Can you attach a sample? Perhaps the sender can be convinced to change the 
format to make the message look less spammy.



Re: HTML Source Rule

Posted by Richard Frovarp <Ri...@sendit.nodak.edu>.
Bret Miller wrote:
>> Hello, I was wondering if there is a way to write a rule for
>> HTML source code contained in an email. I am getting many of
>> these "Buy This Stock" emails and I am finding that the
>> pictures contained in them all have a portion of a line of
>> source that says...
>>
>> src="cid:
>>
>> Thanks in advance for any help anyone may be able to provide.
>>     
>
> So does every message sent from Outlook that includes an image.

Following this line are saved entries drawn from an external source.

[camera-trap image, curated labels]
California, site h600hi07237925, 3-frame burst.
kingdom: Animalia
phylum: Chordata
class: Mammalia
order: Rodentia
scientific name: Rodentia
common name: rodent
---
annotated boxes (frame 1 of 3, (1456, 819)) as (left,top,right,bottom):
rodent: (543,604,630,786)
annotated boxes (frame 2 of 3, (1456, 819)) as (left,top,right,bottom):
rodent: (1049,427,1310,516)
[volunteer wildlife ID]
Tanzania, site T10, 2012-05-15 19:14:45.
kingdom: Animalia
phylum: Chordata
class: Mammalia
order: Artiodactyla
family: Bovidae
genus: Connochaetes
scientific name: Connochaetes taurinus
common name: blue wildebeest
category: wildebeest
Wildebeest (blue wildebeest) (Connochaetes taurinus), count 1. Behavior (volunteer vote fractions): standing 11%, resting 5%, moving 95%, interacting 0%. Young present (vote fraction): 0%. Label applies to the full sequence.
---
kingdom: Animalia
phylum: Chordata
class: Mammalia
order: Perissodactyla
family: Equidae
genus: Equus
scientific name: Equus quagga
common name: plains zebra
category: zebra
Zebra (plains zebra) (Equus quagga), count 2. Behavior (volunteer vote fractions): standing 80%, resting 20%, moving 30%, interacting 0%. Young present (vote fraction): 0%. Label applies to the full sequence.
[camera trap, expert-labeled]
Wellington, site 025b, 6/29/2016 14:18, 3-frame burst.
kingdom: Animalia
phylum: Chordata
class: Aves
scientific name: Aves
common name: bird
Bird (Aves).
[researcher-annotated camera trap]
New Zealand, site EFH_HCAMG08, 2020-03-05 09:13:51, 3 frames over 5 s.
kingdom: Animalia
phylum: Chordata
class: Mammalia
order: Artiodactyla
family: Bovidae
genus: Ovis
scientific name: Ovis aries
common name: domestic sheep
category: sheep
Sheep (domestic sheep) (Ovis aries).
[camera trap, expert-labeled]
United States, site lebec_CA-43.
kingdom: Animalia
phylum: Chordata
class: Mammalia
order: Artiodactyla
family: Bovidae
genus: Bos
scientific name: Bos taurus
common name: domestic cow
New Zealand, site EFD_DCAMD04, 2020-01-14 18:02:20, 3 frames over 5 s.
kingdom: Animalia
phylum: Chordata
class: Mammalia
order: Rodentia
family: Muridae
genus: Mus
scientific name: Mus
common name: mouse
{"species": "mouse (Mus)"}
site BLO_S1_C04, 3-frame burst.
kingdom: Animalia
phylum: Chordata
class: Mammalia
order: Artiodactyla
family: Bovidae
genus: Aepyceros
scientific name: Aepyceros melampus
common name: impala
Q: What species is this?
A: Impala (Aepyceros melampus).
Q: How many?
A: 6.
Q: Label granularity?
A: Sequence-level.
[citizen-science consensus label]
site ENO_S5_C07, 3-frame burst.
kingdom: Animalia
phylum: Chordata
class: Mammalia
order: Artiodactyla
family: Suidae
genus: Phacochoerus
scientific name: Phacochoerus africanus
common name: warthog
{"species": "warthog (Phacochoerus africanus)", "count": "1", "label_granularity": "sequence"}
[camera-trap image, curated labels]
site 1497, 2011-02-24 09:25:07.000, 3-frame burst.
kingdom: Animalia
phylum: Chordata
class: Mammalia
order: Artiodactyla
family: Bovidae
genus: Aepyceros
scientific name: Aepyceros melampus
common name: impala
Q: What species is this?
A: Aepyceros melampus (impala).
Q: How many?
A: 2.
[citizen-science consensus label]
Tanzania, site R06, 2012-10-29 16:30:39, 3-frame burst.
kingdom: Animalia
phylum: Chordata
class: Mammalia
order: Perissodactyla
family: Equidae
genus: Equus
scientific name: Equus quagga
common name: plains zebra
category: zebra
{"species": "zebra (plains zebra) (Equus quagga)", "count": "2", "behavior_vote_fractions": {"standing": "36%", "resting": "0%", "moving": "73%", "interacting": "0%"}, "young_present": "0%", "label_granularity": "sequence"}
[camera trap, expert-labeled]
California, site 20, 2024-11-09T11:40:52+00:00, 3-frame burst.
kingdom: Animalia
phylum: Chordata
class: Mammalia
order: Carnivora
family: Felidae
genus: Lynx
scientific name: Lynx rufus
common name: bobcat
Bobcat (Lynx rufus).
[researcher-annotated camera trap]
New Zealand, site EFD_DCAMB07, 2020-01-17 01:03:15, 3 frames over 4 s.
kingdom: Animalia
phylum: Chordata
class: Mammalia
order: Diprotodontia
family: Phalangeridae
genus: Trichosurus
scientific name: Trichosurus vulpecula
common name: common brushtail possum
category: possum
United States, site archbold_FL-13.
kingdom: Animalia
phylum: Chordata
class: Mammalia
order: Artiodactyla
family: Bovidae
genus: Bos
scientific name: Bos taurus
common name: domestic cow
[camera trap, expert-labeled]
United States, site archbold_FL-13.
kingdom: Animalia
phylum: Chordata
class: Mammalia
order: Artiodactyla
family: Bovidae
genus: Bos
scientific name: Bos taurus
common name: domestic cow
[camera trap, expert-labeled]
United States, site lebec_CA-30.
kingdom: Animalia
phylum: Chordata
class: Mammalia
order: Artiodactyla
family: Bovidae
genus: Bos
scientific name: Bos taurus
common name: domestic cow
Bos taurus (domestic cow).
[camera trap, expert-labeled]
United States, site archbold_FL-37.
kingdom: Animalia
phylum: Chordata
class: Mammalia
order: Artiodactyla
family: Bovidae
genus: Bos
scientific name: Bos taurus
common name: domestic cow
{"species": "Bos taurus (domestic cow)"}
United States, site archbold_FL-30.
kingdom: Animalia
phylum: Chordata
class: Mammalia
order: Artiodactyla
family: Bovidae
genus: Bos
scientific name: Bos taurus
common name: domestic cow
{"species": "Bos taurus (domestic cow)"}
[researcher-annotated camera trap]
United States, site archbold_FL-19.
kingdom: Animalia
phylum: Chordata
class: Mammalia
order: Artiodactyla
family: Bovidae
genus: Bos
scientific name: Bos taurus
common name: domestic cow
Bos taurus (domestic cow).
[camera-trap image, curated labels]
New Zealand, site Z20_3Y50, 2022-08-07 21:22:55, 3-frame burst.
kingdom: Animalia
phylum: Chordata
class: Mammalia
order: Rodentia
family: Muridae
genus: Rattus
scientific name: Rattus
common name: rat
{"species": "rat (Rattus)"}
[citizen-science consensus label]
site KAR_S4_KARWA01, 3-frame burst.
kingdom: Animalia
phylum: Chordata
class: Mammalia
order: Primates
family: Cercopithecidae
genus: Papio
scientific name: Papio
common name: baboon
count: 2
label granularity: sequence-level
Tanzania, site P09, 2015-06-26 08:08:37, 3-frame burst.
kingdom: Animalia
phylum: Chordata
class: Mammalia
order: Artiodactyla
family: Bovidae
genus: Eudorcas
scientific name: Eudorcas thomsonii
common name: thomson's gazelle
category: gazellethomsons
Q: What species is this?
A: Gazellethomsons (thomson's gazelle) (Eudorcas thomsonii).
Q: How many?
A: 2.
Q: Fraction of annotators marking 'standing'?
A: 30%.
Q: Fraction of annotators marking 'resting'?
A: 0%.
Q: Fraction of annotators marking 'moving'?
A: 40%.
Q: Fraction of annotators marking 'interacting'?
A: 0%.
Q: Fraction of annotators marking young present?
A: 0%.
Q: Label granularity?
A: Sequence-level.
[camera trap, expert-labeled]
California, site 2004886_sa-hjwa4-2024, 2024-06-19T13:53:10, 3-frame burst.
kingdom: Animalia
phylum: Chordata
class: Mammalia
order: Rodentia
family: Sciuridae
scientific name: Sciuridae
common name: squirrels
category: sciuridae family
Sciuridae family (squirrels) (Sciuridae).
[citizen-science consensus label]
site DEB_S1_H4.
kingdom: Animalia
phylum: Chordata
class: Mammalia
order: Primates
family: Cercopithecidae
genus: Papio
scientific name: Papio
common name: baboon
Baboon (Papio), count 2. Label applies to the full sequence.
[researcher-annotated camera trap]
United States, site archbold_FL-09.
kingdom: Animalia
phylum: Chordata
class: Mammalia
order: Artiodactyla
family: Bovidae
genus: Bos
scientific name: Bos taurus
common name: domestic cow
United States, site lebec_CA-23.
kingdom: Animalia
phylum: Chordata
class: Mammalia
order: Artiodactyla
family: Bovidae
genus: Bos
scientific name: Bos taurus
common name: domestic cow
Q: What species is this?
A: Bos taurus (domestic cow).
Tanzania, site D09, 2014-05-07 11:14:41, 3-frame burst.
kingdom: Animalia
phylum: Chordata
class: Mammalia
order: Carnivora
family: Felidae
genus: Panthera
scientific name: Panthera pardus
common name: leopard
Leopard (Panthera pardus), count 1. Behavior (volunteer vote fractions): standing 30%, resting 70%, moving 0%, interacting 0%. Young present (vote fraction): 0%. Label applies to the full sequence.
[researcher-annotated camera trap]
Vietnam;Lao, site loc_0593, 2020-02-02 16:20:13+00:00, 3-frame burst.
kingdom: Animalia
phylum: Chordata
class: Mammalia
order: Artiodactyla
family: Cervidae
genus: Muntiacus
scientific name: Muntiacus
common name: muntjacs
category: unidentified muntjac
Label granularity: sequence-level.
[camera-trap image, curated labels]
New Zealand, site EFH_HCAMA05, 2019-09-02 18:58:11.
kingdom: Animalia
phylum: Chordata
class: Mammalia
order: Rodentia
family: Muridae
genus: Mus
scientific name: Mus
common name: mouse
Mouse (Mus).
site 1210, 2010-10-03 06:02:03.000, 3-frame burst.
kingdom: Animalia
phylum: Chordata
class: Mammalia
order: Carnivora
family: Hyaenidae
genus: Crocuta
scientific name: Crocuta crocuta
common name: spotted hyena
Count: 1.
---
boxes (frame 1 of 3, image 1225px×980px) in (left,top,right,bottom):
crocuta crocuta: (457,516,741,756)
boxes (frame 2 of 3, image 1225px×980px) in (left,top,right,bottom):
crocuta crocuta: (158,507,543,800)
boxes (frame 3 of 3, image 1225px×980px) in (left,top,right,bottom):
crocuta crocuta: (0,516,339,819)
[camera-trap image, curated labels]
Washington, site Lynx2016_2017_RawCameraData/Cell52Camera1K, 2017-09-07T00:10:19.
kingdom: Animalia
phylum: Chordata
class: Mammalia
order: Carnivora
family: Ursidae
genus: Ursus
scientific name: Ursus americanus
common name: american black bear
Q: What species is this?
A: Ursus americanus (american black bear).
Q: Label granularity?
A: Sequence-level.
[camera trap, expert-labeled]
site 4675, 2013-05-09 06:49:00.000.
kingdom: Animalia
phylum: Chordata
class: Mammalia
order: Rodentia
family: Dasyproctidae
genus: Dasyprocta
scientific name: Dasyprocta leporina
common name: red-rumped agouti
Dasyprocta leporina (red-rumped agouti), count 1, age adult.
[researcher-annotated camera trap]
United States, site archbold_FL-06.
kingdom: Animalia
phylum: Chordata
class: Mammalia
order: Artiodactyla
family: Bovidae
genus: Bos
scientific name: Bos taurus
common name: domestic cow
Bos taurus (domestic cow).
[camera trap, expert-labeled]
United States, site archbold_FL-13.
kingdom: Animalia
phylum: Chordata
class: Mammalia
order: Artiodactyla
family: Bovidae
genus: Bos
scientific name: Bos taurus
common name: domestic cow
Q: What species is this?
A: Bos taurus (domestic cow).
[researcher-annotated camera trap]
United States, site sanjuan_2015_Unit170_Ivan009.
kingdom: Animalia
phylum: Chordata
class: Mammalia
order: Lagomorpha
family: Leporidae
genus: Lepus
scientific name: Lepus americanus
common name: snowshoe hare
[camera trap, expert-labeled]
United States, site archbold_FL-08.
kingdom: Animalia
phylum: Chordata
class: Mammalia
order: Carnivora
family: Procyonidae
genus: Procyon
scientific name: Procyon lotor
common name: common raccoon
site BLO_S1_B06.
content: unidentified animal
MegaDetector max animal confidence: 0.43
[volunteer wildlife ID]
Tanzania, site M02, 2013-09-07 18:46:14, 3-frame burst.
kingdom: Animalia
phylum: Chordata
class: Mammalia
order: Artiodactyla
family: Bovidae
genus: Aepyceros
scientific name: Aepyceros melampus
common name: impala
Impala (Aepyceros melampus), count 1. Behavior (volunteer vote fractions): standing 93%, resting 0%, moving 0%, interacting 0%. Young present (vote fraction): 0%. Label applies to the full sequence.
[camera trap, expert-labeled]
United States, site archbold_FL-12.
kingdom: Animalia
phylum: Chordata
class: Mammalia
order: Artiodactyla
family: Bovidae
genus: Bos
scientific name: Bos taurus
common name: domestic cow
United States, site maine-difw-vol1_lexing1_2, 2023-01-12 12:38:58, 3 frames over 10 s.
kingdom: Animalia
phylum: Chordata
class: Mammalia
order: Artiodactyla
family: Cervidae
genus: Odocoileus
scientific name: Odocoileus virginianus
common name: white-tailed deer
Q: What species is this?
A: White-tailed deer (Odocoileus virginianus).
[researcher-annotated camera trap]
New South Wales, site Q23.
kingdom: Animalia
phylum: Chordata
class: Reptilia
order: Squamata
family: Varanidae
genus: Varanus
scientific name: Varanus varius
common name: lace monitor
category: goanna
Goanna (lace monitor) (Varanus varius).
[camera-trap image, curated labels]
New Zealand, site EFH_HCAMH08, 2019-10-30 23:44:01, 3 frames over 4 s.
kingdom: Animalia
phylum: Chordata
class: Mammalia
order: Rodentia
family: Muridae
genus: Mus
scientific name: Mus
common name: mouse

I'd
> suspect that you'd end up rejecting a lot of legitimate e-mail, unless
> no one that sends you e-mail uses Outlook or Outlook Express...
>
> Bret
>
>
>
>
>   

I have a few legit messages that are scoring over 5.0 due to SARE_STOCKS 
and the TVD rules to catch stocks, and this is after ALL_TRUSTED has 
done its work to reduce the score. These messages of course have inline 
images and are being sent via Outlook Express. Some of the scores on 
those rules are over 2.0. I have started to reduce the scores, as the 
stock messages I get usually have header problems and hit on Razor as 
well. I've seen legit messages fire the MY_CID set of rules enough to 
rack up a score of over 7.0 from those rules alone.

RE: HTML Source Rule

Posted by Bret Miller <br...@wcg.org>.
> Hello, I was wondering if there is a way to write a rule for 
> HTML source code contained in an email. I am getting many of 
> these "Buy This Stock" emails and I am finding that the 
> pictures contained in them all have a portion of a line of 
> source that says...
> 
> src="cid:
> 
> Thanks in advance for any help anyone may be able to provide.

So does every message sent from Outlook that includes an image. I'd
suspect that you'd end up rejecting a lot of legitimate e-mail, unless
no one that sends you e-mail uses Outlook or Outlook Express...

Bret